(Supplied material begins)
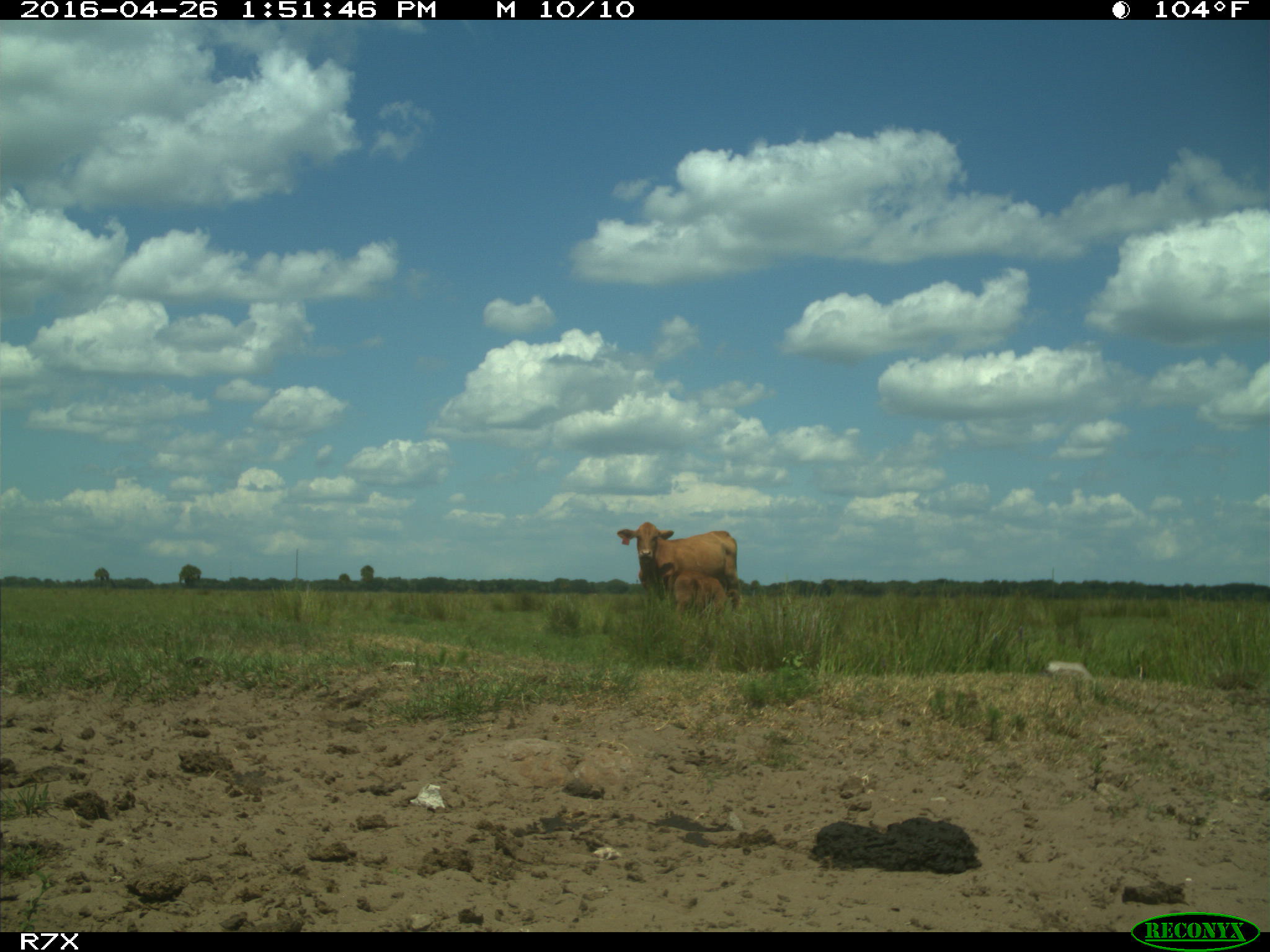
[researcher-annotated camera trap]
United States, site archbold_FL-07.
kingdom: Animalia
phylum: Chordata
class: Mammalia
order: Artiodactyla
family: Bovidae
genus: Bos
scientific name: Bos taurus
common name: domestic cow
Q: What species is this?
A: Bos taurus (domestic cow).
(Supplied material ends)
**Task objective:**
Transcribe the listing exactly; skip the pictures.

**Solution to the problem:**
[researcher-annotated camera trap]
United States, site archbold_FL-07.
kingdom: Animalia
phylum: Chordata
class: Mammalia
order: Artiodactyla
family: Bovidae
genus: Bos
scientific name: Bos taurus
common name: domestic cow
Q: What species is this?
A: Bos taurus (domestic cow).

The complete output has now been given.